Top of EXTRACTED ENTRIES

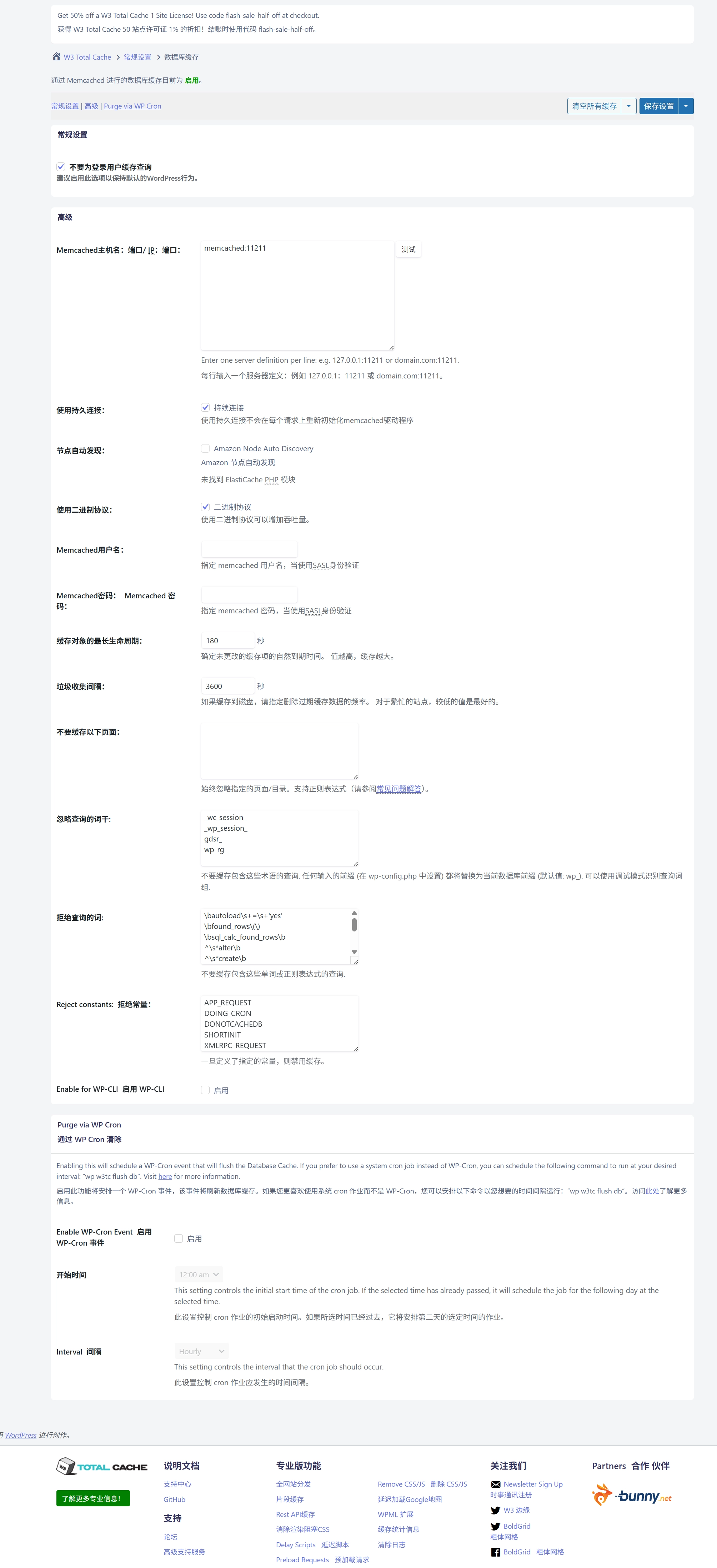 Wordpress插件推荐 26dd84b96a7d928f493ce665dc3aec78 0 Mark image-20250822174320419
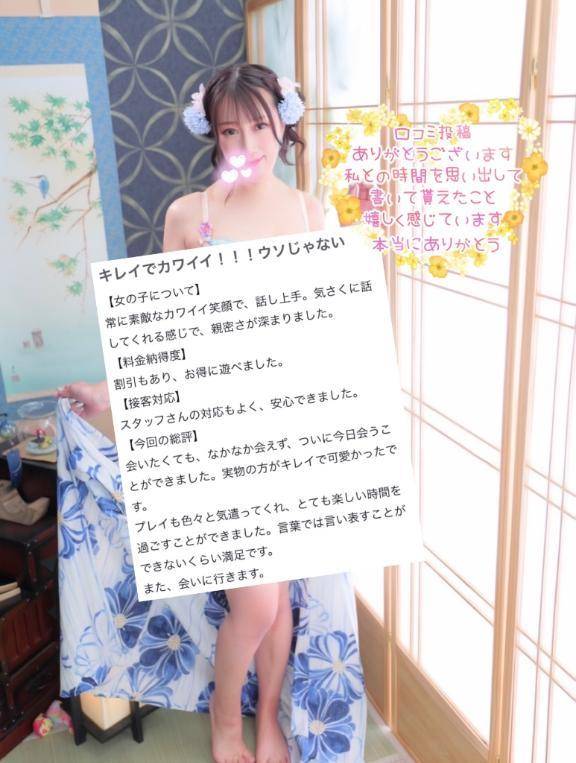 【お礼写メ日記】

Bottom of EXTRACTED ENTRIES
Top of EXTRACTED ENTRIES

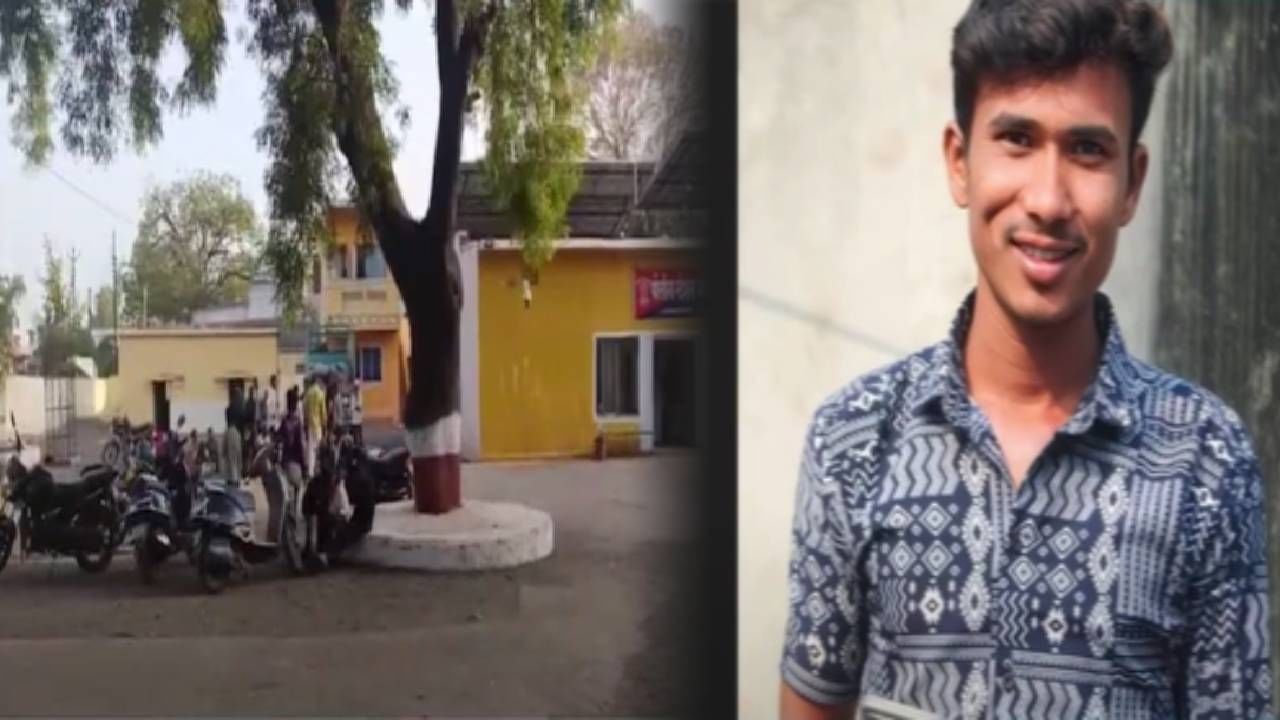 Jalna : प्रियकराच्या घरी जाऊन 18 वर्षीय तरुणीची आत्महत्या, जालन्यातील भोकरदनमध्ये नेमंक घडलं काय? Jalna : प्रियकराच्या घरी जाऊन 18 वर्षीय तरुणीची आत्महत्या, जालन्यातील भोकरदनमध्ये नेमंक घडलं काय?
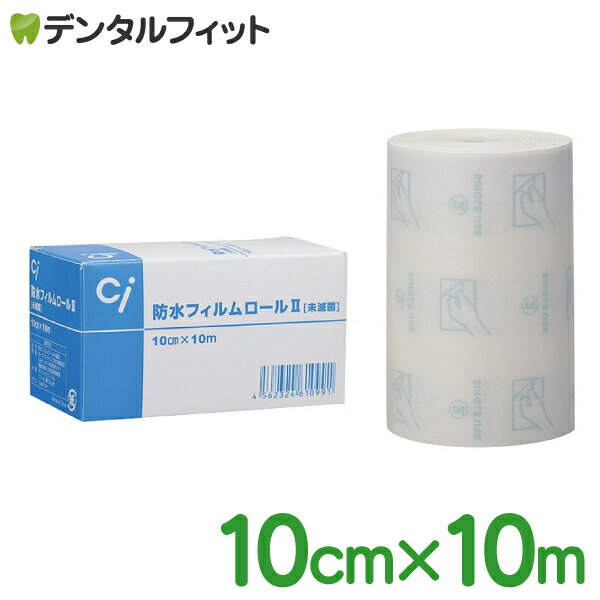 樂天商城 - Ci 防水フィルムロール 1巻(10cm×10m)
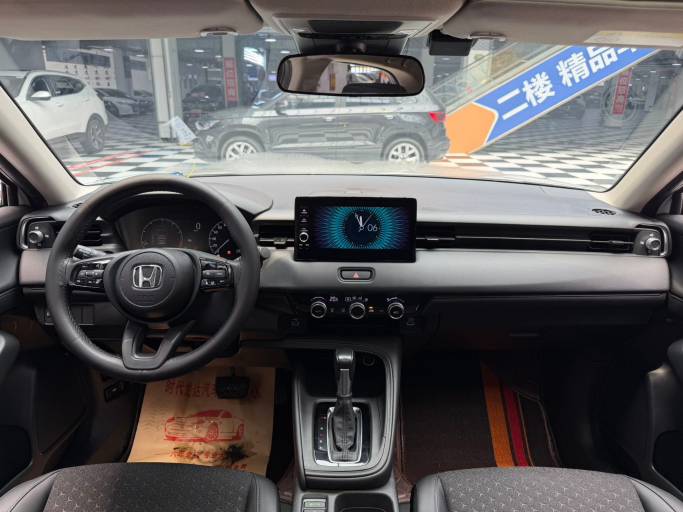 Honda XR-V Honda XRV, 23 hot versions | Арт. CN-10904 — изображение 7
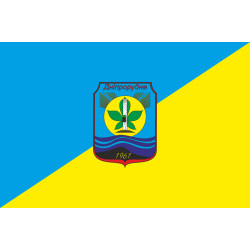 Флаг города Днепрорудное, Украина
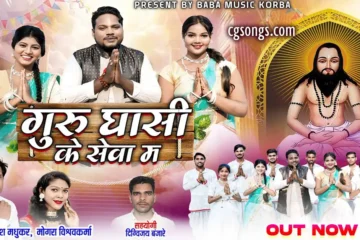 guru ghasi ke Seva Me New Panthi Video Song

Bottom of EXTRACTED ENTRIES

ABOUT THIS TASK - Copy the entries starting at the line that contains "घडलं काय? Jalna" and ending at the line that contains "guru ghasi ke Seva Me New Panthi Video Song". Reproduce them verbatim but leave out the pictures.

OUTPUT FOR THIS EXERCISE -
 Jalna : प्रियकराच्या घरी जाऊन 18 वर्षीय तरुणीची आत्महत्या, जालन्यातील भोकरदनमध्ये नेमंक घडलं काय? Jalna : प्रियकराच्या घरी जाऊन 18 वर्षीय तरुणीची आत्महत्या, जालन्यातील भोकरदनमध्ये नेमंक घडलं काय?
 樂天商城 - Ci 防水フィルムロール 1巻(10cm×10m)
 Honda XR-V Honda XRV, 23 hot versions | Арт. CN-10904 — изображение 7
 Флаг города Днепрорудное, Украина
 guru ghasi ke Seva Me New Panthi Video Song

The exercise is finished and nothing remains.